There is a scandal sheet for the book-reading public as well as for the shop girls and mechanics who entertain themselves on the Sabbath with the misadventures of financiers and stage beauties. Consequently, not a year passes without a tremendous sale for some book on the private affairs of the great and near great, written by a person who is blatantly on the inside of everything, and can entertain the curious with bons mots and moth-eaten scandal for four hundred pages. The Greville Memoirs (unexpurgated--think of it!) are shortly to be published in this country; and the juicier bits about Queen Victoria, Lord Byron, the late Edward VII, and Disraeli will be aired to the great satisfaction of publishers and readers alike.

The ordinary person, whether in this country, or Great Britain, can gossip authentically only about the mediocre people he knows; and, while it is enjoyable, his soul yearns for something more aristocratic. This thirst after coronets has been the cause of Mr. Michael Ariens present prosperity. And, for that matter, he did well enough with imaginary peers and Honorables; but the real inside story of genuine dukes and prime ministers leaves such vapid tales absolutely nowhere. Even the "gentleman with a duster" and Margot Asquith have not sated the public's taste for what the Duke of Devonshire said when his hounds caught distemper.

The readers of the Sunday supplement are frankly curious.
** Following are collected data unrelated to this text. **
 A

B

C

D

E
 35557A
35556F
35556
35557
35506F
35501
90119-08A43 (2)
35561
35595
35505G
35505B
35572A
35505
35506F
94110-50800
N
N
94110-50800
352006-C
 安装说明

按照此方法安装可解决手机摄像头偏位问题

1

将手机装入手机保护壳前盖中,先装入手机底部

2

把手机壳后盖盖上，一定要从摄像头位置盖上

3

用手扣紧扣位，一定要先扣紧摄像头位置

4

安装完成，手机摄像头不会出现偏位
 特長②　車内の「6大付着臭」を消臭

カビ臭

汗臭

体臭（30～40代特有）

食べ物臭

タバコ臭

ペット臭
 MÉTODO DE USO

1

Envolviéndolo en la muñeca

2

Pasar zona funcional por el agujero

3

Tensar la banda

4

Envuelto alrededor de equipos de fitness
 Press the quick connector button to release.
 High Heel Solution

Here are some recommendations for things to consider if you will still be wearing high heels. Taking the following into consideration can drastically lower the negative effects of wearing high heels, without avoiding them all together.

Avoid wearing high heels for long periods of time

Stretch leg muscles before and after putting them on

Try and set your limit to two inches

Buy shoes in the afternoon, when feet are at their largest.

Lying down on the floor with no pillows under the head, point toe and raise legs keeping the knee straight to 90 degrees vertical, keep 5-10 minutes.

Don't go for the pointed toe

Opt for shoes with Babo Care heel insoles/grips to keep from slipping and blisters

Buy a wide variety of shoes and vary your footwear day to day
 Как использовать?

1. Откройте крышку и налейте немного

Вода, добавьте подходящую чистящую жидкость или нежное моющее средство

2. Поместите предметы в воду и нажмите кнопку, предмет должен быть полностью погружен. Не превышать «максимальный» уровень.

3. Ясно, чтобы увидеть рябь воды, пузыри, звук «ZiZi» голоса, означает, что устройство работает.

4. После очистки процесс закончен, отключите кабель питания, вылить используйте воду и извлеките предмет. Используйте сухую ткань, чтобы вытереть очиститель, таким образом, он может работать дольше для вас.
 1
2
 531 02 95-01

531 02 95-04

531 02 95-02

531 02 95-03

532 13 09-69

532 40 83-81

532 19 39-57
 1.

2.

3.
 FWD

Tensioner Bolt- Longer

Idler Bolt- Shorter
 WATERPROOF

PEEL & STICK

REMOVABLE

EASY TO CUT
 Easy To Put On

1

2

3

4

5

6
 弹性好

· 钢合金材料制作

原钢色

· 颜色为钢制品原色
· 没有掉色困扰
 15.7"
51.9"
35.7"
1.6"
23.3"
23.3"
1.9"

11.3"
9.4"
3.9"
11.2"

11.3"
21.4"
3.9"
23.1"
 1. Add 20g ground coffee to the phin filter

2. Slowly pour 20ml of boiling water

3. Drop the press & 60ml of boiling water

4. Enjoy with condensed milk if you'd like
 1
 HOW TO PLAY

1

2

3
They will read about stock brokers and the King of Spain with equal avidity. It never occurs to more sophisticated and less candid people that memoirs of a certain type are only scandal sheets, bound between covers, and, by no possible logical circumvention, in any better taste. It would be preferable to let the dead rest with whatever reputation they managed to carry away with them; for, according to such books, they had more than enough trouble for their lot while alive.